Google Sign-In concept guide

Google Sign-In (GSI) for the Assistant provides the most seamless linking experience for users and is the easiest flow for developers to implement. With GSI, your Action can request access to your user’s Google profile during a conversation and, if the user consents, receive the user’s name, email address, and profile picture. Your Action can then use this information to check if the user has a Google account in your system. If not, your Action asks the user if they want to create a new account in your system based on their Google profile information.

GSI is the recommended account linking solution if any of the following applies:

  • You don’t have an existing authentication system and/or you expect all your users to have a Google account. For example, if your Action is specifically targeting the Assistant, you can expect all your users to have Google accounts.
  • You have an existing authentication system and only want to link users who signed into your system using their Google accounts.

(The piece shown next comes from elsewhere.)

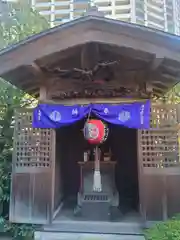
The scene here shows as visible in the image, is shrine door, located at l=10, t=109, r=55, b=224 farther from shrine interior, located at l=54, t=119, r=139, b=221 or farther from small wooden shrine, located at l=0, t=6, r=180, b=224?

To verify that GSI is the right solution for you, see the Choose your account linking type page.

Key terms

Before you read about how GSI works, familiarize yourself with the following terms:

  • Google ID token: A signed assertion of a user's identity that contains a user's basic Google profile information (their name, email address, and profile picture). A Google ID token is a JSON Web Token (JWT).

    The following is an example of a decoded token:

{
  "sub": 1234567890,        // The unique ID of the user's Google Account
  "iss": "https://accounts.google.com",        // The token's issuer
  "aud": "123-abc.apps.googleusercontent.com", // Client ID assigned to your Actions project
  "iat": 233366400,         // Unix timestamp of the token's creation time
  "exp": 233370000,         // Unix timestamp of the token's expiration time
  "name": "Jan Jansen",
  "given_name": "Jan",
  "family_name": "Jansen",
  "email": "jan@gmail.com", // If present, the user's email address
  "locale": "en_US"
}
  • Account sign-in helper intent: A helper intent that you call to request an account linking flow from the Assistant. For more information, see Account Sign-in.
    • Context string: A customized string that you add to the account sign-in helper intent that tells the user why you need them to link their account.

How it works

The fundamental flow for GSI is as follows:

  1. Your Action asks the user for consent to access their Google profile.
  2. After the user gives consent, your Action receives a Google ID token that contains the user’s Google profile information.
  3. Validate and decode the token to read the profile content. If you use the Actions on Google client library for Node.js or the Java client library, it validates and decodes the token for you.
  4. Your Action uses this token to check if the user’s Google profile information exists in your system.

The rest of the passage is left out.